--- Provided data ---
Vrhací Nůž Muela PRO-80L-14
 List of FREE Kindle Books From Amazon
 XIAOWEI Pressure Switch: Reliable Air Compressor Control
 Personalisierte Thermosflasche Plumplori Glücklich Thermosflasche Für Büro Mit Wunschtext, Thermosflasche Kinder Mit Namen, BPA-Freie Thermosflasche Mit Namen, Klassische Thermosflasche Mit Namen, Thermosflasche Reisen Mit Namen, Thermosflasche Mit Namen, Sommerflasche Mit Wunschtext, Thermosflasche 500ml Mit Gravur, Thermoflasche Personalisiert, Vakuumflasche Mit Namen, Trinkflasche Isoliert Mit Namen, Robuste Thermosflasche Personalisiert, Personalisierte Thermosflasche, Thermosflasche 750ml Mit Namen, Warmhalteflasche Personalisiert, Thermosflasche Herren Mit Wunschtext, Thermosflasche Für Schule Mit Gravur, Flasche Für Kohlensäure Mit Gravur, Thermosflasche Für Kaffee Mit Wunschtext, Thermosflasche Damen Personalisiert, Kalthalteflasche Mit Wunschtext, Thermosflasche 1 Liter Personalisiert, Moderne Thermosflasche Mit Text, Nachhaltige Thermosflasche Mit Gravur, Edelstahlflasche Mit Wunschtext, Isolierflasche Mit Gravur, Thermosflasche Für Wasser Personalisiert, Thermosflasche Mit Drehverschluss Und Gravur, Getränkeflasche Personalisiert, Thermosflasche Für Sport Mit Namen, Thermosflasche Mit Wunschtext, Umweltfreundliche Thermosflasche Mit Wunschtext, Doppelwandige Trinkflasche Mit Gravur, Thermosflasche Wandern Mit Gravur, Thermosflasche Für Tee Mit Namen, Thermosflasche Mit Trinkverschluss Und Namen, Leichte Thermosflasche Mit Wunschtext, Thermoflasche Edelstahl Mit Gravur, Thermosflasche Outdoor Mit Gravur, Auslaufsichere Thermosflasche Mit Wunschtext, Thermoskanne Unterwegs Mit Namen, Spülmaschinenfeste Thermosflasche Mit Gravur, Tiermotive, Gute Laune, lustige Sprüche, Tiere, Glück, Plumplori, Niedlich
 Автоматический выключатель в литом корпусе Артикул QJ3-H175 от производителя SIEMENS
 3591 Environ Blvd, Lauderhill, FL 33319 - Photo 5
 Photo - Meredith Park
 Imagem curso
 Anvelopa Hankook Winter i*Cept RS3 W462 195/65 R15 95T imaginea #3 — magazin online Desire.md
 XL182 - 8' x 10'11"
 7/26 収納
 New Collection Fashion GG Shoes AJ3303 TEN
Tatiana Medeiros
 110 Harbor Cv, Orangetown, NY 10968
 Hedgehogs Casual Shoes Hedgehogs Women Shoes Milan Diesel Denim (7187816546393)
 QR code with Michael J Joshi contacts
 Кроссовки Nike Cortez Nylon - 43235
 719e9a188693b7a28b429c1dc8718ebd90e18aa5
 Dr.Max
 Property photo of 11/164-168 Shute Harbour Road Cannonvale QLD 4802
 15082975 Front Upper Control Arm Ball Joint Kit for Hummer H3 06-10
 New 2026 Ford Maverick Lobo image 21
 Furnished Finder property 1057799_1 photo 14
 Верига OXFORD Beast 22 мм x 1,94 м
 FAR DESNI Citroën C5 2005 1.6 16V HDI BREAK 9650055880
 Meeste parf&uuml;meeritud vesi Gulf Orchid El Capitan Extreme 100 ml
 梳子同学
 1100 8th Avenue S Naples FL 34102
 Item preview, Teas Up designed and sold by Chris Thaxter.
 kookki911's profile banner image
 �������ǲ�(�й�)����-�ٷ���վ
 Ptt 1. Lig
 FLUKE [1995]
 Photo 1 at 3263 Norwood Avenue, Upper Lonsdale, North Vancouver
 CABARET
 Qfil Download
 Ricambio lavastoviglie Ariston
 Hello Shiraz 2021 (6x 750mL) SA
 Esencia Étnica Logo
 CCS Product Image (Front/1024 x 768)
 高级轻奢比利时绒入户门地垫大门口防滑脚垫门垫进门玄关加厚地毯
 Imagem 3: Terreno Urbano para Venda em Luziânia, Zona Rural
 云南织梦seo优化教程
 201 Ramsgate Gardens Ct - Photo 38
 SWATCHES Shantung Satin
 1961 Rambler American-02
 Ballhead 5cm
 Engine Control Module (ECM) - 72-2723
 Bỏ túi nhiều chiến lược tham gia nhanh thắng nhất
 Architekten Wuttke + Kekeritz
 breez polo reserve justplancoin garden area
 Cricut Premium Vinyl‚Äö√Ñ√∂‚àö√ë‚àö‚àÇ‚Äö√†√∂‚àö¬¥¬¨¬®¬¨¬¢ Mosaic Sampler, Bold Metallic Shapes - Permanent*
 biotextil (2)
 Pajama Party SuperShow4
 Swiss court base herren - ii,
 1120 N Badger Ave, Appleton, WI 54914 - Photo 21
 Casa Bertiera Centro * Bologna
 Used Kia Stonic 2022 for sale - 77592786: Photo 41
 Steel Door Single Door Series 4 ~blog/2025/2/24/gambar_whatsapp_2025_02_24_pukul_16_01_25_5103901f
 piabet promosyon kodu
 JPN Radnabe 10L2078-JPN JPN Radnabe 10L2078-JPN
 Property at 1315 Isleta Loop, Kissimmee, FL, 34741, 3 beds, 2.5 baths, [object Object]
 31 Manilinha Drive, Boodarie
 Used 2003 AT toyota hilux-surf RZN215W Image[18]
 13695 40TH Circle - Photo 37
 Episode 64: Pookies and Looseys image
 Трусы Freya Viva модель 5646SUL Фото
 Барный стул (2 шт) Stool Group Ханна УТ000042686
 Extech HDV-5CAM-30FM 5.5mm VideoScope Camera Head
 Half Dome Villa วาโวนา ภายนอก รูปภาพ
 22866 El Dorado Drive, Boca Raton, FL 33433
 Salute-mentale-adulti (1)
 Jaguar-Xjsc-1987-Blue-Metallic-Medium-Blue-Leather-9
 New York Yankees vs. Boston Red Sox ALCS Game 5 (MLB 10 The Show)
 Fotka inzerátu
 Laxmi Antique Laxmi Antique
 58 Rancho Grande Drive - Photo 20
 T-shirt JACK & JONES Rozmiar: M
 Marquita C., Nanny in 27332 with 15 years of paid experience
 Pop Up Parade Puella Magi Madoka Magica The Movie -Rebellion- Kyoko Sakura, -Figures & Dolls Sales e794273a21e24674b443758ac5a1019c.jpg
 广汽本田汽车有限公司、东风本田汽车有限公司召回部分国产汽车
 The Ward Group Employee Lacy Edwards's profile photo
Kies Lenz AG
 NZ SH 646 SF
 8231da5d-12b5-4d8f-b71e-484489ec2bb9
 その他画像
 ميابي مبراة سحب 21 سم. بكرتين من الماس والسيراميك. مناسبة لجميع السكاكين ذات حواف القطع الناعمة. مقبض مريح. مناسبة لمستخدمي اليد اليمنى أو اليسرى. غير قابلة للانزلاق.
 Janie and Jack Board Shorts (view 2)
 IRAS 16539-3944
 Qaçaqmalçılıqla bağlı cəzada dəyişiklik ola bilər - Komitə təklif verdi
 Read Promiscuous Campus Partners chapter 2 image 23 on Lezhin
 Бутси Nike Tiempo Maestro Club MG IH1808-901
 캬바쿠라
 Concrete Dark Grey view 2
---
** Assigned task **
Look for the string "Group" in the listing above and copy every line holding it.

** Solution for this problem **
 Барный стул (2 шт) Stool Group Ханна УТ000042686
 The Ward Group Employee Lacy Edwards's profile photo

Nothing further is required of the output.